The paintings, which are mainly in white and red colors, portray a record of the varied animal life. They also display the forest environment with the prehistoric people and the social and economic aspects of the peoples’ lives.
The cave paintings primarily comprise human beings and animals. The subjects of nature and their living atmosphere are rare. Apart from these, the cave paintings also give a narrative on the events such as large processions of men on caparisoned horses and elephants, battle scenes displaying spears, bows, arrows, shields, and swords highlighting the historical period.
Inscriptions painted in white and red, and engraved on the rock surface in Sunga Brahmi (second century BC), post-Gupta Brahmi and Sankha Lipi (first century BC – 7th century AD) and later paintings also prove that the shelters were used in the Historical and Mediaeval periods.
The Bhimbetka paintings can be classified under seven different periods starting from Upper Paleolithic to medieval periods.
In the Upper Paleolithic era, the drawings are in linear representations, in green and dark red, of huge figures of animals such as bison, tigers, and rhinoceroses.
The artistic skills of the settlers are seen to have improved in the Mesolithic period. The figures get small but are stylish. More action scenes involving human beings besides their weapons, including barbed spears, pointed sticks, bows, and arrows that they used are seen during this time.
Community dance, birds, musical instruments, mothers and children, pregnant women, men carrying dead animals, drinking, and burials also appear during this time.
The Chalcolithic era paintings reveal that the residents of this area were in contact with the farm communities of the Malwa plains and transacted goods with them.
In the Early Historic era, the drawings gained a schematic and decorative upgrade and red, white, and yellow colors were used. There are mentions of religious symbols, and religious beliefs were represented by figures of yakshas, tree gods, and magical sky chariots.

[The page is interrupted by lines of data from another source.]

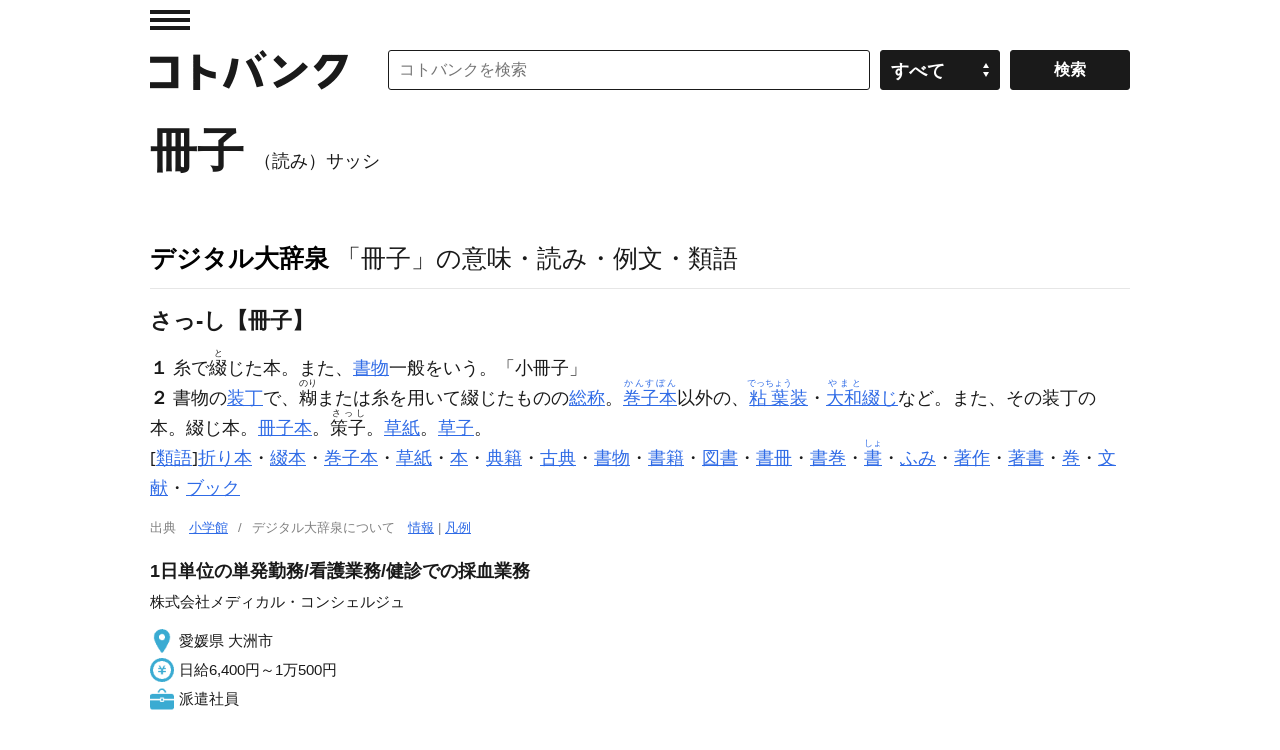

--- FILE ---
content_type: application/javascript
request_url: https://kotobank.jp/js/offerwall_custom_choice.js?20251022165014
body_size: 554
content:
// This class defines a monetization provider by implementing four core functions that every provider
// must support: initialize, getUserEntitlementState, monetize, and destroy.
class CustomMonetizationProvider {
    userEntitlementState;

    async initialize(initializeParams) {
        // Replace this function's code with your implementation of the initialize function.
        this.userEntitlementState = googlefc.monetization.UserEntitlementStateEnum.ENTITLED_NO;
        return {initializeSuccess: true, apiVersionInUse: "1.0.0", signInMonetizationPortalSupported: false};
    }

    async getUserEntitlementState() {
        // Replace this function's code with your implementation of the getUserEntitlementState function.
        return this.userEntitlementState;
    }

    async monetize(monetizeParams) {
        // Replace this function's code with your implementation of the monetize function.
        if (monetizeParams.monetizationPortal == googlefc.monetization.MonetizationPortalEnum.PORTAL_PRIMARY_ACCESS) {
            window.location.href = "/payment/01";
        } else {
            console.log('Unsupported monetization portal.');
        }
    }

    async destroy(destructionParams) {
        // Replace this function's code with your implementation of the destroy function.
        console.log('Custom provider is no longer initialized.');
    }
};

// Important: code to register a custom monetization provider with Google Privacy & messaging.
window.googlefc = window.googlefc || {};
window.googlefc.monetization = window.googlefc.monetization || {};
window.googlefc.monetization.providerRegistry =
    window.googlefc.monetization.providerRegistry || new Map();

window.googlefc.monetization.providerRegistry.set(
    'publisherCustom', new CustomMonetizationProvider());
console.log('Custom monetization provider registered.');


--- FILE ---
content_type: application/javascript; charset=utf-8
request_url: https://fundingchoicesmessages.google.com/f/AGSKWxXjWkr-D3A57PLxbkYIXzHchSSUzCemBRz1-jbUjRarkTPYDvrPKDVRhDTrpd8cN1BBU-GD2eiNlNbJ-IFB12B7ugDBb3rsf9-G3FvzlwUFIeJ3PrA20uxNZUssToHTeNSFnPip-6ngSoXV0IE82GpHXRdBjdHXifq1aTX0yXu5pEX3OtY8VWRcl4t_/_/ads?zone_id=/bsa-pro-/728x90?_638x200_/468x60.
body_size: -1281
content:
window['7789d605-7e7a-4f9f-9a74-e413aa55a60f'] = true;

Medieval period paintings are geometric linear and more schematic but are found to be crude. During this period, the colors were a combination of black manganese oxides, red hematite, and charcoal.
Here, separate rocks were used as their canvas. One rock shows drawings of elephants, swamp deer, bison, and deer.
Another rock has drawings of a peacock, a snake, a deer, and the sun. On another rock, two elephants with tusks are painted. Hunting scenes with hunters carrying bows, arrows, swords, and shields were also drawn. Another drawing in a cave portrays a bison is shown chasing a hunter while two of his companions appear to stand helplessly nearby.
According to the nature of paintings, they have been classified into two groups: one as a depiction of hunters and food gatherers, while others as fighters, on horseback and elephant carrying metal weapons. The first group dates to prehistoric times, while the second one belongs to the historical times.
Most of the drawings from the historic period display battles between the rulers carrying swords, spears, bows, and arrows.
It is believed that paintings in at least 100 rock shelters at the complex may have eroded away.
The largest concentration of prehistoric places and rock paintings in India is found in the central part of the country over three distinct mountain systems: the Vindhyachal and Satpura in the states of Madhya Pradesh, neighboring Chhattisgarh, and a part of Uttar Pradesh; and the Aravalli in Rajasthan.
Though the protected Bhimbetka site comes under the notified Ratapani Wildlife Sanctuary, the wild animals that appear in the cave paintings are no longer seen in the habitat.